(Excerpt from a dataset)

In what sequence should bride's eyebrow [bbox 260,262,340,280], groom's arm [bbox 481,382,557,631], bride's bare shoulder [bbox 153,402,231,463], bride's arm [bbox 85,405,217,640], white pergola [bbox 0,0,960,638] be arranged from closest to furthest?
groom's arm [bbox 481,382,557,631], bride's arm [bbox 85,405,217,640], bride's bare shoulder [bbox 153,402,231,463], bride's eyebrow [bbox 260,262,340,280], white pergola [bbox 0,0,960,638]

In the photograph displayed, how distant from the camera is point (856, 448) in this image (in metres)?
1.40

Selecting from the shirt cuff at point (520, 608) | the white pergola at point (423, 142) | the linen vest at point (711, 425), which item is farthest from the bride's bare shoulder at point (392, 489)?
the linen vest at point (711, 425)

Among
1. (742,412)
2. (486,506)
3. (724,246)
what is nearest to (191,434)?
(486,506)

==

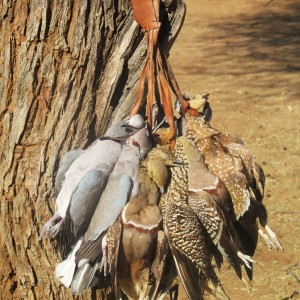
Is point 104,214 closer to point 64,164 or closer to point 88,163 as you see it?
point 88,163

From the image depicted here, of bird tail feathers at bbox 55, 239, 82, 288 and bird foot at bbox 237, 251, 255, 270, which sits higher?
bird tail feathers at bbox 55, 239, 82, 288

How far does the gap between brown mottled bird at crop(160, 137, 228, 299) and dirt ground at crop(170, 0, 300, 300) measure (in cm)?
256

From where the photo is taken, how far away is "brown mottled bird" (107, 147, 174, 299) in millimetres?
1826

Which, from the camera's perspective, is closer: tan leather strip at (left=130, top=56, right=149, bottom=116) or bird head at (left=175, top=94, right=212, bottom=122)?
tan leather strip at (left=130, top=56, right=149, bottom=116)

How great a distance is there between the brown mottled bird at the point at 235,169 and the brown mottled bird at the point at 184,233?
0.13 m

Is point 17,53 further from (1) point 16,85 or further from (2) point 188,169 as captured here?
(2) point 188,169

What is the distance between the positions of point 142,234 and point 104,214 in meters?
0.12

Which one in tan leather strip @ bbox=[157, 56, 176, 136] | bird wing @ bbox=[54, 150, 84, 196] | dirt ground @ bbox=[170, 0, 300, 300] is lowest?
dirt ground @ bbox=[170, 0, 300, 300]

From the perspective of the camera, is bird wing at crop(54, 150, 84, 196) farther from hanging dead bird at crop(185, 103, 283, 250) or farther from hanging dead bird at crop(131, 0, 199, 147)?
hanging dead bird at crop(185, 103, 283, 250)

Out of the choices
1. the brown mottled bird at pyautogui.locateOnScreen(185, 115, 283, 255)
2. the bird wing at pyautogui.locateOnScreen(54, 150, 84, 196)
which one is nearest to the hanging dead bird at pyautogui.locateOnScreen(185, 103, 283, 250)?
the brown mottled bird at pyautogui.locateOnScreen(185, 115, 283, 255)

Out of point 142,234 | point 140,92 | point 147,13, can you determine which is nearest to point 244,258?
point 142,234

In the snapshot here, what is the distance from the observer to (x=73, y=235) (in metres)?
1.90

▶ Task brief
Pick out every line of the material above that contains the string "vest", treating uppercase and lowercase as different.

▶ Complete response
Selecting from the shirt cuff at point (520, 608) | the white pergola at point (423, 142) | the linen vest at point (711, 425), which item is farthest from the bride's bare shoulder at point (392, 489)?
the linen vest at point (711, 425)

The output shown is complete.